- What you will do
Lay out the material as a Markdown table with the columns Row and Text. Start at the line containing "Put the following" and end at the line containing "1210 millimetres", numbering each line and leaving out blank lines.

• • • •

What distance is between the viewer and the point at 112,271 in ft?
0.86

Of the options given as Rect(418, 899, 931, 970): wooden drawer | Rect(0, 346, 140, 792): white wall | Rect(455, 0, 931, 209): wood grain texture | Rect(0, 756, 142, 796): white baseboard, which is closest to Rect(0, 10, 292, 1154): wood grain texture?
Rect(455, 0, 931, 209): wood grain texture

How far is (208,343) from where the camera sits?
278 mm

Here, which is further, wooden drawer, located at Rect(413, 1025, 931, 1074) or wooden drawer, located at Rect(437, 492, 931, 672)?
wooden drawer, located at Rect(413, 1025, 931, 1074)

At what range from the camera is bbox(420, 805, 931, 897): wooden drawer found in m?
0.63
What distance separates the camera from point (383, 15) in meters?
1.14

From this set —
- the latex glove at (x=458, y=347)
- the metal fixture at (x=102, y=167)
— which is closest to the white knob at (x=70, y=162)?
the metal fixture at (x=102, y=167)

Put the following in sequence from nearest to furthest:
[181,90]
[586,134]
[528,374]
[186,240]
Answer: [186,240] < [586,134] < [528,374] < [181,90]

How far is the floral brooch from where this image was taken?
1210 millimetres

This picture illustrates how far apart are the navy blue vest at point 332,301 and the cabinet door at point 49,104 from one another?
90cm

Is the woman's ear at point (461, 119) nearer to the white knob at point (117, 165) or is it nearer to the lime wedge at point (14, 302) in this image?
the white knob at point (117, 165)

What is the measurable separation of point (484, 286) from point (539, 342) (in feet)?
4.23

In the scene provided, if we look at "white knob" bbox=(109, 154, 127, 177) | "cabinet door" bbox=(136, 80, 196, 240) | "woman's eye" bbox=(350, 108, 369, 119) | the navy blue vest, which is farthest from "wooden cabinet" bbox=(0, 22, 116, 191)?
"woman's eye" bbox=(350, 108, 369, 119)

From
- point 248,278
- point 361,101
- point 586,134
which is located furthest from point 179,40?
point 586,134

• • • •

- Result below
| Row | Text |
|---|---|
| 1 | Put the following in sequence from nearest to furthest: |
| 2 | [181,90] |
| 3 | [586,134] |
| 4 | [528,374] |
| 5 | [186,240] |
| 6 | Answer: [186,240] < [586,134] < [528,374] < [181,90] |
| 7 | How far is the floral brooch from where this image was taken? |
| 8 | 1210 millimetres |